* **Available data**
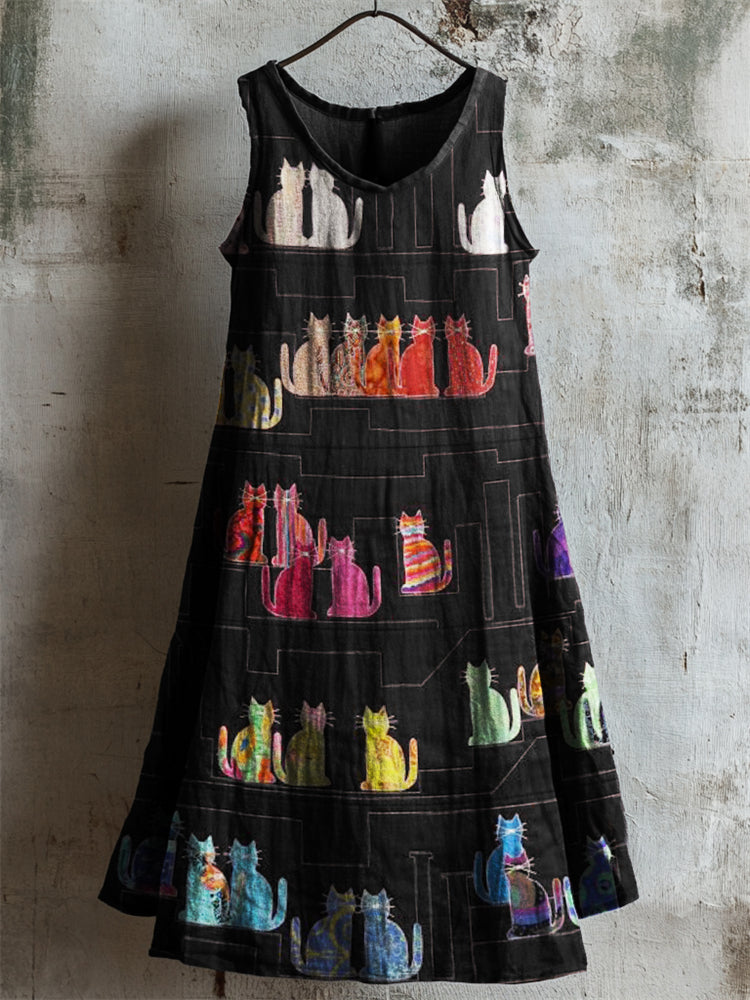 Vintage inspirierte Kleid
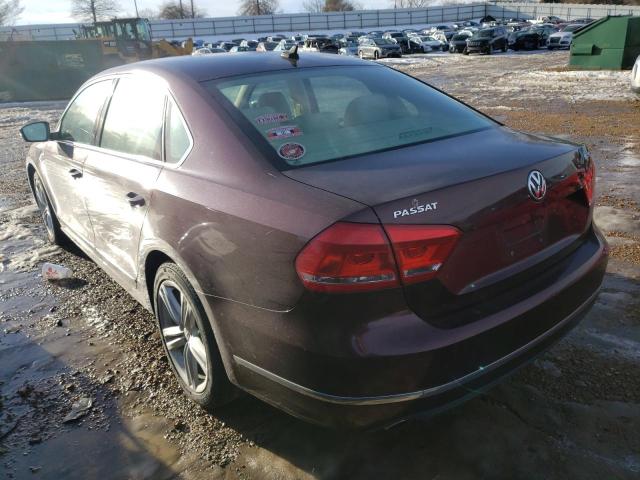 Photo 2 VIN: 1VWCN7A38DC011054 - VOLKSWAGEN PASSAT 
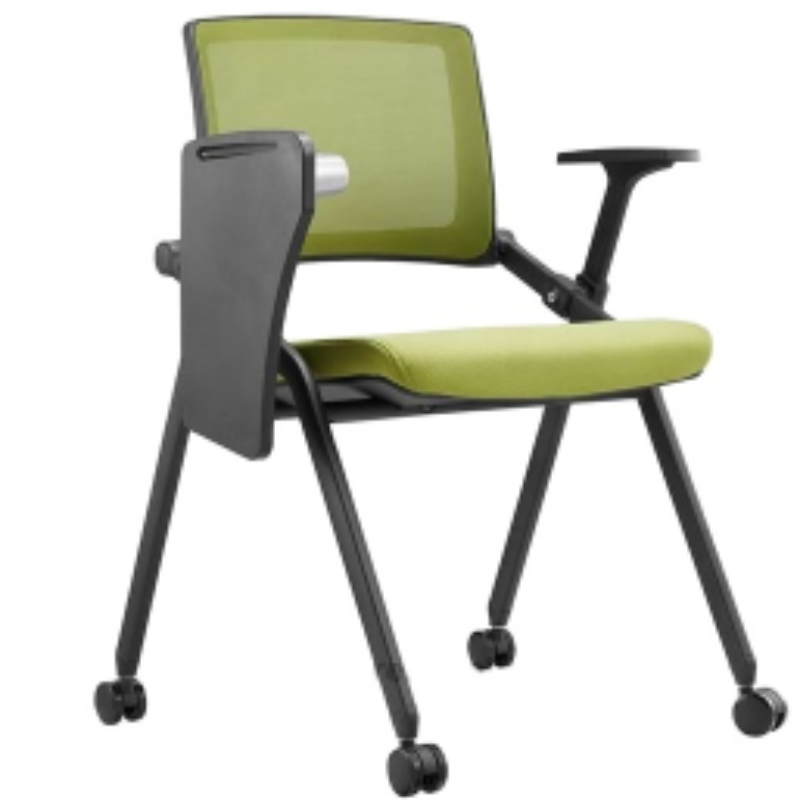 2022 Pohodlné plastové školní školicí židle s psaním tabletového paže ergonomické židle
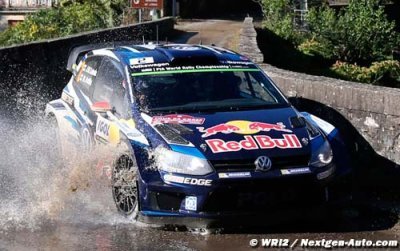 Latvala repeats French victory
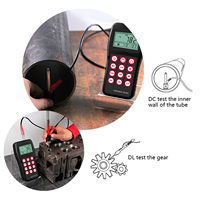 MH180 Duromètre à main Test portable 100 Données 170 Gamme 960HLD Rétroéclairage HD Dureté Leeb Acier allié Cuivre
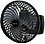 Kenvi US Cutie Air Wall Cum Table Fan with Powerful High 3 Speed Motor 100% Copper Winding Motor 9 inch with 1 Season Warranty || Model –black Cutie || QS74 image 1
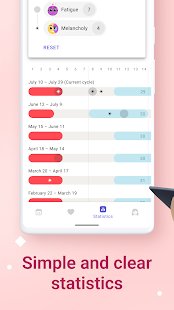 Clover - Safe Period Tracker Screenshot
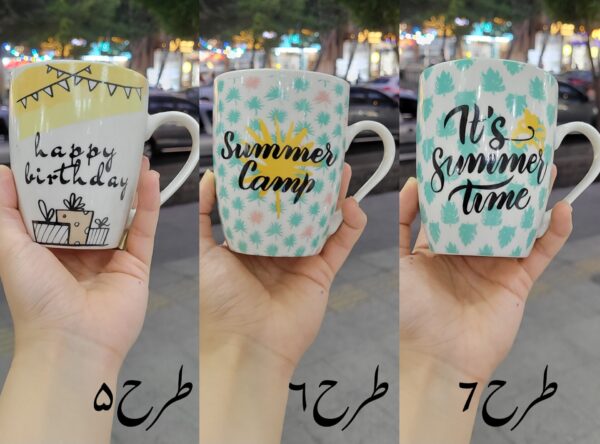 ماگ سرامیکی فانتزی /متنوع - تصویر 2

* **Exercise**
Transcribe every line from the one with "Latvala repeats French victory" to the last line of the records above, exactly, excluding pictures.

* **Completed task**
 Latvala repeats French victory
 MH180 Duromètre à main Test portable 100 Données 170 Gamme 960HLD Rétroéclairage HD Dureté Leeb Acier allié Cuivre
 Kenvi US Cutie Air Wall Cum Table Fan with Powerful High 3 Speed Motor 100% Copper Winding Motor 9 inch with 1 Season Warranty || Model –black Cutie || QS74 image 1
 Clover - Safe Period Tracker Screenshot
 ماگ سرامیکی فانتزی /متنوع - تصویر 2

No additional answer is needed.